**The problem:** Reproduce every row below verbatim, keeping each word, number, and punctuation mark unchanged.
——————————
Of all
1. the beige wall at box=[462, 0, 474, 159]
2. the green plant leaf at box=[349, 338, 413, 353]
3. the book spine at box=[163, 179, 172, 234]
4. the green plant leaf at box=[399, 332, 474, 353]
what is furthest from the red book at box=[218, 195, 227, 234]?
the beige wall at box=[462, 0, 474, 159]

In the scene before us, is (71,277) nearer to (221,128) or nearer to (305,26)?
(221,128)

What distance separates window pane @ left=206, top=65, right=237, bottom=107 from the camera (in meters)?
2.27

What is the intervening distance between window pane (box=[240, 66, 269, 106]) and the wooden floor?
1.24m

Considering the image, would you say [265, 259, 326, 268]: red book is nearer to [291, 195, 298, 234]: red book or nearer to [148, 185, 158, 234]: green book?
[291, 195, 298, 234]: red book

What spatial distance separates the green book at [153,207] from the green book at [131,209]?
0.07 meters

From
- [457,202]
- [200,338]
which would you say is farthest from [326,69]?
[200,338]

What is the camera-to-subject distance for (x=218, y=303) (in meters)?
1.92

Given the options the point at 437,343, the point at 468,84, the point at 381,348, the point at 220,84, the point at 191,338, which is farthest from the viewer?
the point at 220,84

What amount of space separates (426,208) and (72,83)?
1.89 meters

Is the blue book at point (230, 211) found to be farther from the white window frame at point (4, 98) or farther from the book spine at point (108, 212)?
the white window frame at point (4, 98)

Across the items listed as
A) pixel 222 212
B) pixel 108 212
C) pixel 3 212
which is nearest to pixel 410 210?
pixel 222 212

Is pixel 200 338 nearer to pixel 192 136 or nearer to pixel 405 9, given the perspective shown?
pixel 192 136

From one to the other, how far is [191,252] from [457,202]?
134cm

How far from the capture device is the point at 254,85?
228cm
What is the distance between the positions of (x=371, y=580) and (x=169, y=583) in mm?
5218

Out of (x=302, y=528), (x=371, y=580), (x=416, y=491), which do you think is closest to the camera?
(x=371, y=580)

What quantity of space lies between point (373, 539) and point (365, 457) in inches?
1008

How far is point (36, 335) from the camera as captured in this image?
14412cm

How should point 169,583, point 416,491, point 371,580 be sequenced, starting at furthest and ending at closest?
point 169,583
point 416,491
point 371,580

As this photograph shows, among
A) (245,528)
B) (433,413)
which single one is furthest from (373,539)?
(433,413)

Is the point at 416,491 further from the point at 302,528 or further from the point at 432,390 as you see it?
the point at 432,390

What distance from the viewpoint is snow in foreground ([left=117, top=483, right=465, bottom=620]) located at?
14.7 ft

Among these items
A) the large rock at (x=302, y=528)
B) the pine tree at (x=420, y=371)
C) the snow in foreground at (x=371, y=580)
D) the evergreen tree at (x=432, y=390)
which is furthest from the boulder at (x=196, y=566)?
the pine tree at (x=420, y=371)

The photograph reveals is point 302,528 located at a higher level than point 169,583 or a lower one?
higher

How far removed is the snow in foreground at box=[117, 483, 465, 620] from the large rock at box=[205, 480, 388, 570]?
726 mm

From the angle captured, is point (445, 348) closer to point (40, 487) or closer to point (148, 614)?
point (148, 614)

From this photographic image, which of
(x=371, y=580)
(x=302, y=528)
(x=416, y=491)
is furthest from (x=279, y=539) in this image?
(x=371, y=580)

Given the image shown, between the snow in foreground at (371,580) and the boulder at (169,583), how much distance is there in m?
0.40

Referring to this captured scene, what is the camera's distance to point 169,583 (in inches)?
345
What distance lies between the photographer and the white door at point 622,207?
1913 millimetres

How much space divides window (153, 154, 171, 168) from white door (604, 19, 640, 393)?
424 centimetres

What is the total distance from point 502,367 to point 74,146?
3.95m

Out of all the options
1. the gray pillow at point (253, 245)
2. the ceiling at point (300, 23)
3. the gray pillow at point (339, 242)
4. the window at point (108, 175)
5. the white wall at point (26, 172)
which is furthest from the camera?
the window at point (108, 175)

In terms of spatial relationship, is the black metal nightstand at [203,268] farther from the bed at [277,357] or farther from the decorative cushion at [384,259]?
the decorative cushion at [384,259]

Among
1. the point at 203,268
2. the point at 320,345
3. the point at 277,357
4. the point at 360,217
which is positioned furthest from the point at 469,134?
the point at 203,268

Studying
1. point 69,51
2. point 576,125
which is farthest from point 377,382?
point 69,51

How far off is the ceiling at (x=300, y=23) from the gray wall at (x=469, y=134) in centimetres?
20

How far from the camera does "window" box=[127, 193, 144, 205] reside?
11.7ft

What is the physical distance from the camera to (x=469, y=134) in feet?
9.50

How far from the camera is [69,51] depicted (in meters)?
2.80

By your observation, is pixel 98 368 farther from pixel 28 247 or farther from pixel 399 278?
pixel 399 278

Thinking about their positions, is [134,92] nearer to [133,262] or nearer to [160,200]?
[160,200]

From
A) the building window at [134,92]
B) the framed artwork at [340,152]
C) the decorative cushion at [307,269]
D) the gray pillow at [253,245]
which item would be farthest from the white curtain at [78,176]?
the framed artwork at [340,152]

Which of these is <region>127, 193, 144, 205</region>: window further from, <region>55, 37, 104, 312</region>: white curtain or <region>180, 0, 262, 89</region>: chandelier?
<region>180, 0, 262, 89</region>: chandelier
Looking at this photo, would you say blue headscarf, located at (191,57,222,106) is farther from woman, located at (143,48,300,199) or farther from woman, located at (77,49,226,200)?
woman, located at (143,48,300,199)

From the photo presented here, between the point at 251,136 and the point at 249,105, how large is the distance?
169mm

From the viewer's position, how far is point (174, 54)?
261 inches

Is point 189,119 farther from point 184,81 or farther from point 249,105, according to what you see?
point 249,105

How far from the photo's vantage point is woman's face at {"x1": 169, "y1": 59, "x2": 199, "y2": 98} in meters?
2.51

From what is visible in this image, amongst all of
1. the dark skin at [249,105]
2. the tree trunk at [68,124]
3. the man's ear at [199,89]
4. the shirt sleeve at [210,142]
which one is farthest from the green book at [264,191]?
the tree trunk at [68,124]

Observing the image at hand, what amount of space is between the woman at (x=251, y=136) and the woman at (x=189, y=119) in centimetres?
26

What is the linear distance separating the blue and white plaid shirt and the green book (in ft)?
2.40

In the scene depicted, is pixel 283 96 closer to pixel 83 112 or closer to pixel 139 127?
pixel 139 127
——————————
**Exercise response:**
Of all
1. the beige wall at box=[462, 0, 474, 159]
2. the green plant leaf at box=[349, 338, 413, 353]
3. the book spine at box=[163, 179, 172, 234]
4. the green plant leaf at box=[399, 332, 474, 353]
what is furthest from the red book at box=[218, 195, 227, 234]?
the beige wall at box=[462, 0, 474, 159]

In the scene before us, is (71,277) nearer to (221,128) or nearer to (305,26)?
(221,128)

What distance separates window pane @ left=206, top=65, right=237, bottom=107 from the camera (in meters)?
2.27

What is the intervening distance between window pane (box=[240, 66, 269, 106]) and the wooden floor?
1.24m

Considering the image, would you say [265, 259, 326, 268]: red book is nearer to [291, 195, 298, 234]: red book or nearer to [148, 185, 158, 234]: green book?
[291, 195, 298, 234]: red book

What spatial distance separates the green book at [153,207] from the green book at [131,209]?
0.07 meters

From
- [457,202]
- [200,338]
which would you say is farthest from [326,69]?
[200,338]

What is the camera-to-subject distance for (x=218, y=303) (in meters)?
1.92

Given the options the point at 437,343, the point at 468,84, the point at 381,348, the point at 220,84, the point at 191,338, which is farthest from the viewer?
the point at 220,84

What amount of space separates (426,208) and (72,83)?
1.89 meters

Is the blue book at point (230, 211) found to be farther from the white window frame at point (4, 98) or farther from the book spine at point (108, 212)?
the white window frame at point (4, 98)

Across the items listed as
A) pixel 222 212
B) pixel 108 212
C) pixel 3 212
which is nearest to pixel 410 210?
pixel 222 212

Is pixel 200 338 nearer to pixel 192 136 or nearer to pixel 405 9, given the perspective shown?
pixel 192 136

From one to the other, how far is [191,252] from [457,202]?
134cm

How far from the capture device is the point at 254,85?
228cm
What is the distance between the positions of (x=371, y=580) and (x=169, y=583) in mm?
5218

Out of (x=302, y=528), (x=371, y=580), (x=416, y=491), which do you think is closest to the camera?
(x=371, y=580)

What quantity of space lies between point (373, 539) and point (365, 457) in inches?
1008

How far is point (36, 335) from the camera as captured in this image?
14412cm

How should point 169,583, point 416,491, point 371,580 be sequenced, starting at furthest and ending at closest?
point 169,583
point 416,491
point 371,580

As this photograph shows, among
A) (245,528)
B) (433,413)
which single one is furthest from (373,539)?
(433,413)

Is the point at 416,491 further from the point at 302,528 or further from the point at 432,390 as you see it?
the point at 432,390

What distance from the viewpoint is snow in foreground ([left=117, top=483, right=465, bottom=620]) located at?
14.7 ft

Among these items
A) the large rock at (x=302, y=528)
B) the pine tree at (x=420, y=371)
C) the snow in foreground at (x=371, y=580)
D) the evergreen tree at (x=432, y=390)
which is furthest from the boulder at (x=196, y=566)?
the pine tree at (x=420, y=371)

The photograph reveals is point 302,528 located at a higher level than point 169,583 or a lower one?
higher

How far removed is the snow in foreground at box=[117, 483, 465, 620] from the large rock at box=[205, 480, 388, 570]?
726 mm

From the angle captured, is point (445, 348) closer to point (40, 487) or closer to point (148, 614)?
point (148, 614)

From this photographic image, which of
(x=371, y=580)
(x=302, y=528)
(x=416, y=491)
is furthest from (x=279, y=539) in this image?
(x=371, y=580)

Given the image shown, between the snow in foreground at (371,580) and the boulder at (169,583), how much distance is there in m?
0.40

Referring to this captured scene, what is the camera's distance to point 169,583 (in inches)?
345
What distance lies between the photographer and the white door at point 622,207?
1913 millimetres

How much space divides window (153, 154, 171, 168) from white door (604, 19, 640, 393)?
424 centimetres

What is the total distance from point 502,367 to point 74,146?
3.95m

Out of all the options
1. the gray pillow at point (253, 245)
2. the ceiling at point (300, 23)
3. the gray pillow at point (339, 242)
4. the window at point (108, 175)
5. the white wall at point (26, 172)
which is furthest from the camera?
the window at point (108, 175)

In terms of spatial relationship, is the black metal nightstand at [203,268] farther from the bed at [277,357] or farther from the decorative cushion at [384,259]?
the decorative cushion at [384,259]

Among
1. the point at 203,268
2. the point at 320,345
3. the point at 277,357
4. the point at 360,217
which is positioned furthest from the point at 469,134?
the point at 203,268

Studying
1. point 69,51
2. point 576,125
which is farthest from point 377,382?
point 69,51

How far off is the ceiling at (x=300, y=23) from the gray wall at (x=469, y=134) in centimetres?
20

How far from the camera does "window" box=[127, 193, 144, 205] reside?
11.7ft

What is the physical distance from the camera to (x=469, y=134) in feet?
9.50

How far from the camera is [69,51] depicted (in meters)?
2.80

By your observation, is pixel 98 368 farther from pixel 28 247 or farther from pixel 399 278?
pixel 399 278

Thinking about their positions, is [134,92] nearer to [133,262] or nearer to [160,200]?
[160,200]

From
A) the building window at [134,92]
B) the framed artwork at [340,152]
C) the decorative cushion at [307,269]
D) the gray pillow at [253,245]
which item would be farthest from the white curtain at [78,176]?
the framed artwork at [340,152]

Which of these is <region>127, 193, 144, 205</region>: window further from, <region>55, 37, 104, 312</region>: white curtain or <region>180, 0, 262, 89</region>: chandelier?
<region>180, 0, 262, 89</region>: chandelier
Looking at this photo, would you say blue headscarf, located at (191,57,222,106) is farther from woman, located at (143,48,300,199) or farther from woman, located at (77,49,226,200)?
woman, located at (143,48,300,199)

From the photo presented here, between the point at 251,136 and the point at 249,105, how large is the distance?
169mm

From the viewer's position, how far is point (174, 54)?
261 inches

Is point 189,119 farther from point 184,81 or farther from point 249,105, according to what you see?
point 249,105

How far from the photo's vantage point is woman's face at {"x1": 169, "y1": 59, "x2": 199, "y2": 98} in meters?
2.51

From what is visible in this image, amongst all of
1. the dark skin at [249,105]
2. the tree trunk at [68,124]
3. the man's ear at [199,89]
4. the shirt sleeve at [210,142]
which one is farthest from the green book at [264,191]?
the tree trunk at [68,124]

Observing the image at hand, what amount of space is between the woman at (x=251, y=136) and the woman at (x=189, y=119) in centimetres?
26

What is the linear distance separating the blue and white plaid shirt and the green book (in ft)?
2.40

In the scene depicted, is pixel 283 96 closer to pixel 83 112 or closer to pixel 139 127?
pixel 139 127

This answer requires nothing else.